Real, but not that real: My Struggle, Book 6, by Karl Ove Knausgaard

I received the first volume in this series as a gift, mailed to me by Anne Pier in, I think, 2013. I was living in Rochester at the time; I remember standing in the entryway to the building on Meigs St. when I opened the package. I brought the book with me to Champaign, Illinois, then to Tel Aviv, next to Durham, and finally to New York, where I lived for two years, from 2016 to 2018. My first spring in New York, I took a week-long vacation and stayed in an apartment in Thomas, WV, looking out on the Monongahela National Forest. I took the book with me and finally read it after dragging it around with me for almost 4 years. My days in Thomas were quiet and consistently though loosely structured. I woke up, had coffee and breakfast, walked Marcel, then came back and read until lunch, went out again for a long hike, read more until dinner time, drank beer, smoked a cigarette, and read some more. Knausgaard’s writing–simple, precise, even-keeled, almost monotonous–resonated with and helped strengthen the particular mood on this trip, which still stands out in my mind as a particularly happy time. I returned a year later, and by that time I was reading the fourth book. After two years in New York, in 2018, I moved back to Durham, and finished book 5. Almost three years later, I’ve just finished the sixth and final book in the series. 
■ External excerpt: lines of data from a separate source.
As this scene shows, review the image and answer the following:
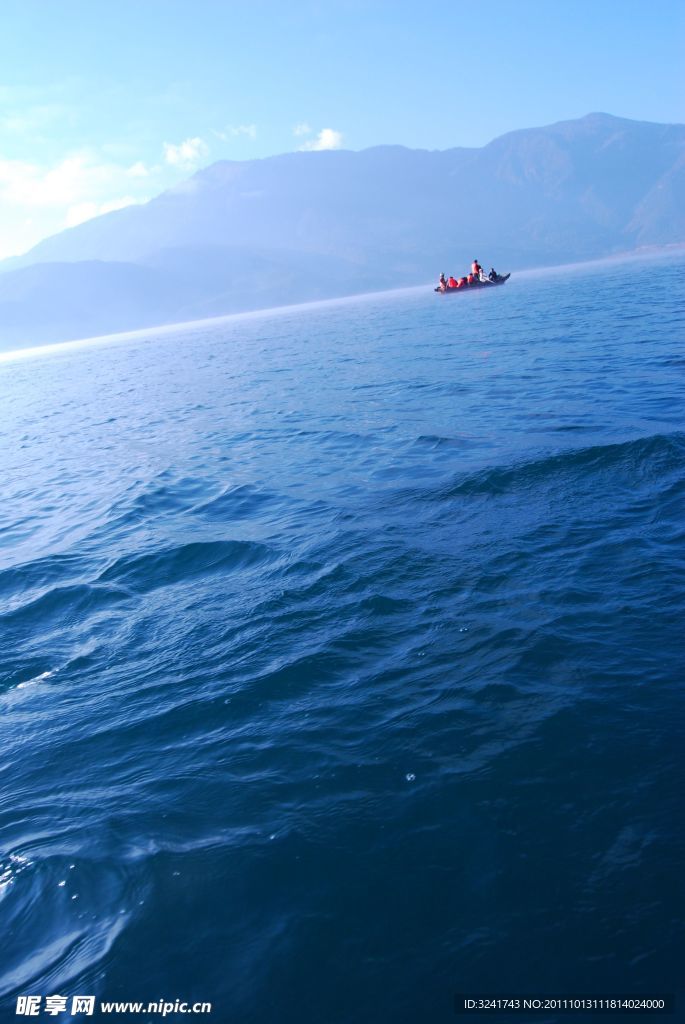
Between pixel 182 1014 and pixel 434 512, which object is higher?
pixel 434 512

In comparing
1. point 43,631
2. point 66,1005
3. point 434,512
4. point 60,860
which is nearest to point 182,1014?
point 66,1005

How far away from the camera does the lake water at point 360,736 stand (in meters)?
4.06

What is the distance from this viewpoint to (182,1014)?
389 cm

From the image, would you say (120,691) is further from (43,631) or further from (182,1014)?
(182,1014)

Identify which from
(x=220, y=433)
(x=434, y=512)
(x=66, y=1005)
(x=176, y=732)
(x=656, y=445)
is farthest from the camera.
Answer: (x=220, y=433)

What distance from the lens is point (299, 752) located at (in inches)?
230

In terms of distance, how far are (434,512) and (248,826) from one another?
6.83 m

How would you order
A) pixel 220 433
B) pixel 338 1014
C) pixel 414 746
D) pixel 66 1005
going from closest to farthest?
pixel 338 1014 < pixel 66 1005 < pixel 414 746 < pixel 220 433

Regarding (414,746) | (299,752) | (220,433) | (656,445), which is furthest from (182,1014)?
(220,433)

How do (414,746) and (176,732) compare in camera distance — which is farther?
(176,732)

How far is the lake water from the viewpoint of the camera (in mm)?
4059

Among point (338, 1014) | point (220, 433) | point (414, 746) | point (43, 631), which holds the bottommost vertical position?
point (338, 1014)

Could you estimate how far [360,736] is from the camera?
5883mm

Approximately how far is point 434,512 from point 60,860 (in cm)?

These books have a meditative quality that I think comes from a stylistic feature the author has commented on many times, in interviews and in the books themselves–attempting giving equal weight to the various impressions and phenomena of his experience. The physical sensations accompanying the preparation of coffee are given just as much space in the text as the argument taking place between the narrator and his mother as he prepares the coffee. The literary device echoes the methodology of classical psychoanalysis, where Freud advocates that the analyst maintain a kind of “evenly hovering attention” (gleichschwebende Aufmerksamkeit) during the session. The same kind of bare, vigilant, nonjudgmental attention arises on its own during the practice of zazen in my experience, at least I have found this to be the case during day-long or multi-day meditation intensives. 

But even from this free-floating attention, a distinct voice and a particular narrative emerges. The narrator’s “I” can’t help but structure these impressions around his own egoic needs, his likes and dislikes, his shame and insecurities and ambition. In attempting to lay bare the raw materials, the bare phenomenology, of experience, Knausgaard drills deep into the core of the self, to what is real in our sense of separateness and individuality. In the context of Buddhist psychology and metaphysics, it is often said that the ego “is real, but it’s not that real”. The way I understand this is that the ego, or sense of self, is a real phenomenon, a natural and biologically rooted outgrowth of human cognitive development, as real as a daisy or a large-mouth bass. But it is also as unreal as a daisy or a large-mouth bass, insofar as all these phenomena are in some radical sense inseparable from all other phenomena–indeed, they (all phenomena) are all literally one thing. Knausgaard’s books get at this point obliquely, using the tools and language of literature and memoir rather than psychology or religion. 

For me, these books draw out and beautifully develop the painful and often embarrassing details of childhood, growing up, fatherhood, friendship, and heartbreak to get at what is the most urgent and arguably only real spiritual question: what is this?